— Textauszug —
__________

Kein Honig für Säuglinge

Weil Bienenhonig lecker, süß und gesund ist, wird er auch gerne bei Säuglingen eingesetzt. Tees werden mit Honig gesüßt, wunde Brustwarzen damit bestrichen. Doch Vorsicht ist geboten - Honig kann bei Babys bis zu einem Jahr schwere Vergiftungen hervorrufen.

Denn Honig kann Sporen des Bakteriums Clostridium botulinum enthalten. Eingetragen werden können diese Sporen von den Bienen zusammen mit dem Nektar oder Honigtau. Im Darm des Säuglings können diese keimen und sich zu aktiven Bakterien entwickeln und vermehren. Aktive Clostridien sind sehr gefährlich, da sie ein starkes Nervengift entwickeln. Das Gift wandert vom Darm in den Körper und erzeugt das Krankheitsbild des Botulismus, einer schweren Lebensmittelvergiftung. Auch die antibakterielle Wirkung des Honigs kann gegen diese ausdauernde Form eines Bakteriums nichts ausrichten, wie die "Honigmacher" auf Ihrem Blog berichten.

__________

— Material erschließen —
1. Geben Sie aus dem Text über Honig für Säuglinge die Passage von „Weil Bienenhonig lecker, süß“ bis einschließlich „Ihrem Blog berichten.“ wörtlich wieder.
2. Setzen Sie den Text über Honig für Säuglinge im Anschluss an seinen letzten Satz fort.

Daten zur Phrasenverortung:

__________

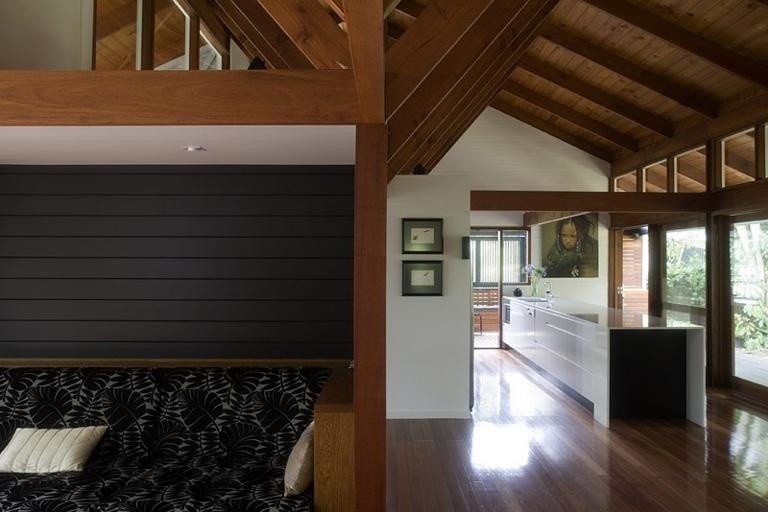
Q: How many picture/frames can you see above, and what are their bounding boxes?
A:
[401,260,443,295]
[401,217,443,254]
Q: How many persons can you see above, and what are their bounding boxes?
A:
[545,215,598,277]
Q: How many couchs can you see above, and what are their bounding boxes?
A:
[0,358,355,512]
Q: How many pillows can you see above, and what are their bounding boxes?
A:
[281,419,314,497]
[0,424,108,474]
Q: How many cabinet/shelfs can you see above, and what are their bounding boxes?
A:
[502,295,708,430]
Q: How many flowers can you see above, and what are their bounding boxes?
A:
[526,264,547,276]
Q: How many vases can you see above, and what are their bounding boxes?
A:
[530,270,542,297]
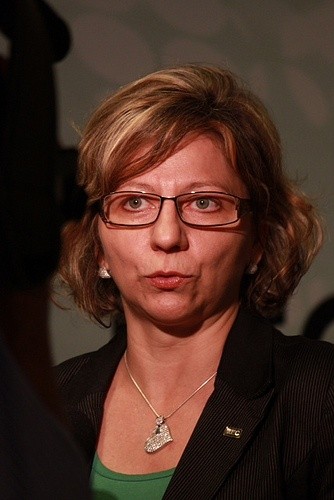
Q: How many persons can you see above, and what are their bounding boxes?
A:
[0,61,334,500]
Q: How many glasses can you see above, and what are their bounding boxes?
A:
[93,191,259,227]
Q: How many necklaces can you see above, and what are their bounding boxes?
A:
[122,349,217,454]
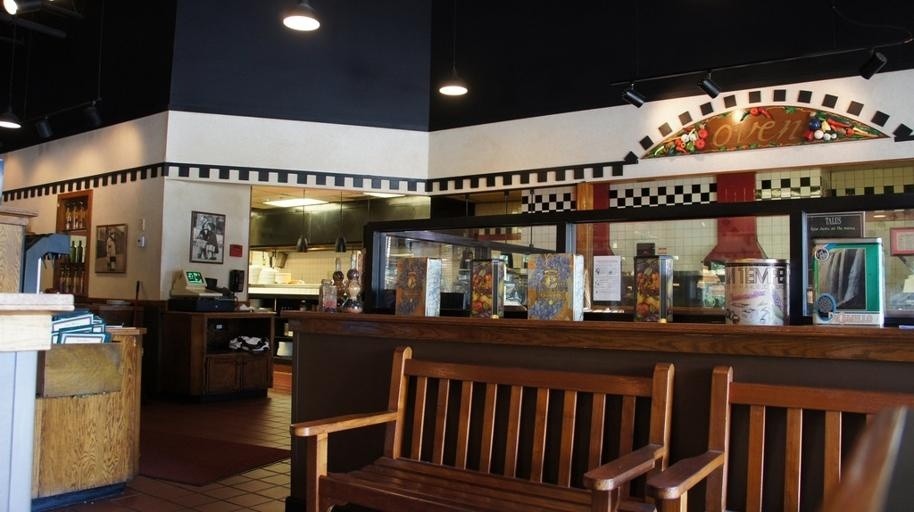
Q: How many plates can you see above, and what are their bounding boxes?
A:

__________

— Antworten je Aufgabe —
1.
Weil Bienenhonig lecker, süß und gesund ist, wird er auch gerne bei Säuglingen eingesetzt. Tees werden mit Honig gesüßt, wunde Brustwarzen damit bestrichen. Doch Vorsicht ist geboten - Honig kann bei Babys bis zu einem Jahr schwere Vergiftungen hervorrufen.

Denn Honig kann Sporen des Bakteriums Clostridium botulinum enthalten. Eingetragen werden können diese Sporen von den Bienen zusammen mit dem Nektar oder Honigtau. Im Darm des Säuglings können diese keimen und sich zu aktiven Bakterien entwickeln und vermehren. Aktive Clostridien sind sehr gefährlich, da sie ein starkes Nervengift entwickeln. Das Gift wandert vom Darm in den Körper und erzeugt das Krankheitsbild des Botulismus, einer schweren Lebensmittelvergiftung. Auch die antibakterielle Wirkung des Honigs kann gegen diese ausdauernde Form eines Bakteriums nichts ausrichten, wie die "Honigmacher" auf Ihrem Blog berichten.

2.
Diese Form der Lebensmittelvergiftung (Botulismus) tritt bei Säuglingen selten auf, verläuft aber immer lebensgefährlich. Zu den Symptomen zählen Saug- und Schluckstörungen, Heiserkeit und Muskelschwäche.

Kinder unter einem Jahr dürfen deshalb keinen unbehandelten Honig bekommen, raten Experten für Kinderernährung: kein Tee und keine Milchzubereitung für Säuglinge darf mit Honig gesüßt werden. Das Süßen von Brei oder Tee ist aus Sicht der Ernährungsfachleute sowieso nicht erforderlich.

Eine Ausnahme bilden nur Fertigprodukte wie Säfte und Breie, die hoch erhitzt wurden. Dabei werden mögliche Bakterien abgetötet.
Für ältere Kinder und Erwachsene sind die geringen Keimzahlen im Honig kein Problem. Das Magen-Darm-System ist entwickelt und lässt kein Wachstum schädlicher Keime zu.